PROBLEM DESCRIPTION: Write out the rows below word for word, beginning with the line that contains "Taking in the" and continuing through the line that contains "By your observation, is".

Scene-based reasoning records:
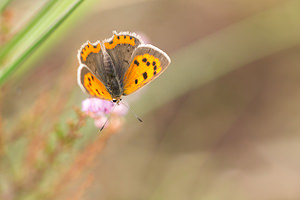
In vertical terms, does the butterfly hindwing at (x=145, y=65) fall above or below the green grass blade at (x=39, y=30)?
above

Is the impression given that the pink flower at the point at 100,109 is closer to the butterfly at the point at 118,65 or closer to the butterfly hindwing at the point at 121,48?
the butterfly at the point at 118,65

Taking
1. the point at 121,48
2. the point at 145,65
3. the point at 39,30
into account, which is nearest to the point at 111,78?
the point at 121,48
==
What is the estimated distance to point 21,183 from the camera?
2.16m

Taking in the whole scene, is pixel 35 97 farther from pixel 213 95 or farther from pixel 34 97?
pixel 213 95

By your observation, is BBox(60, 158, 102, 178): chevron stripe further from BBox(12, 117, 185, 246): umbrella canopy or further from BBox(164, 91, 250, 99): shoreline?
--
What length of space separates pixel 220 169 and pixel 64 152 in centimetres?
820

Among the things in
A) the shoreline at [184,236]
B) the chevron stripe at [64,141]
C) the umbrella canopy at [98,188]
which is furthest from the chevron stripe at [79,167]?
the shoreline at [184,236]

ANSWER TO THE TASK:
Taking in the whole scene, is pixel 35 97 farther from pixel 213 95 or farther from pixel 34 97?
pixel 213 95

By your observation, is BBox(60, 158, 102, 178): chevron stripe further from BBox(12, 117, 185, 246): umbrella canopy or further from BBox(164, 91, 250, 99): shoreline?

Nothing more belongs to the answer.